▸ PROBLEM: Copy out every record below, word for word.

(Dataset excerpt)
▼
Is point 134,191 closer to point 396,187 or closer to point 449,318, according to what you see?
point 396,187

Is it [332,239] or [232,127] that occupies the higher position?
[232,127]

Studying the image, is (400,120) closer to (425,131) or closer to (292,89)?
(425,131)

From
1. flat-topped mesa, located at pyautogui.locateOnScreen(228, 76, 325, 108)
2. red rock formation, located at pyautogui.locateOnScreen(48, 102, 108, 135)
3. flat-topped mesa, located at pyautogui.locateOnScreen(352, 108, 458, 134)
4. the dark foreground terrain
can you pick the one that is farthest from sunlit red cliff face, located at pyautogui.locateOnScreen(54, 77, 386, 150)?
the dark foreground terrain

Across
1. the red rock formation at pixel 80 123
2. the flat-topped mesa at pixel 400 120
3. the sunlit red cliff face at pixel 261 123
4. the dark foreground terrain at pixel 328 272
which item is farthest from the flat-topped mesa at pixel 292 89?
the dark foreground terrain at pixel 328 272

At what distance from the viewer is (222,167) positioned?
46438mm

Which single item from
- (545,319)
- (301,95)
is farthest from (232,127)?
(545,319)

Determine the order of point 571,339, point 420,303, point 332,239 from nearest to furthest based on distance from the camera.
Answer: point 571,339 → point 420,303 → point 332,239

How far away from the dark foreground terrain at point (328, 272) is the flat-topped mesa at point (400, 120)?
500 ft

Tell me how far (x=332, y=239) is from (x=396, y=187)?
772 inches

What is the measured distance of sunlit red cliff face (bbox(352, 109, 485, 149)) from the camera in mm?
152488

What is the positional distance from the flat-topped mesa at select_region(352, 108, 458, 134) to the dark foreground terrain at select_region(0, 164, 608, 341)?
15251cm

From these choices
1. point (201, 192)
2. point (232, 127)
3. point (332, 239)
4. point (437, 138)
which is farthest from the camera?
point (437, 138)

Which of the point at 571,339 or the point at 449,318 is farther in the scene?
▲
▸ EXPECTED ANSWER:
Is point 134,191 closer to point 396,187 or closer to point 449,318, according to what you see?
point 396,187

Is it [332,239] or [232,127] that occupies the higher position?
[232,127]

Studying the image, is (400,120) closer to (425,131) or closer to (292,89)?
(425,131)

From
1. flat-topped mesa, located at pyautogui.locateOnScreen(228, 76, 325, 108)
2. red rock formation, located at pyautogui.locateOnScreen(48, 102, 108, 135)
3. flat-topped mesa, located at pyautogui.locateOnScreen(352, 108, 458, 134)
4. the dark foreground terrain
can you pick the one that is farthest from sunlit red cliff face, located at pyautogui.locateOnScreen(54, 77, 386, 150)?
the dark foreground terrain

Across
1. the red rock formation at pixel 80 123
2. the flat-topped mesa at pixel 400 120
3. the sunlit red cliff face at pixel 261 123
4. the dark foreground terrain at pixel 328 272
which item is farthest from the flat-topped mesa at pixel 292 89?
the dark foreground terrain at pixel 328 272

At what distance from the viewer is (222,167) positioned?
46438mm

Which single item from
- (545,319)
- (301,95)
is farthest from (232,127)?
(545,319)

Determine the order of point 571,339, point 420,303, point 332,239 from nearest to furthest based on distance from the camera.
Answer: point 571,339 → point 420,303 → point 332,239

How far away from the dark foreground terrain at point (328, 272) is the flat-topped mesa at point (400, 120)?
500 ft

Tell me how far (x=332, y=239) is from (x=396, y=187)?
772 inches

What is the measured distance of sunlit red cliff face (bbox(352, 109, 485, 149)) from the camera in mm?
152488

What is the positional distance from the flat-topped mesa at select_region(352, 108, 458, 134) to the dark foreground terrain at select_region(0, 164, 608, 341)?
15251cm

From these choices
1. point (201, 192)
2. point (232, 127)
3. point (332, 239)
4. point (437, 138)
which is farthest from the camera?
point (437, 138)

Which of the point at 571,339 or the point at 449,318 is farther in the scene?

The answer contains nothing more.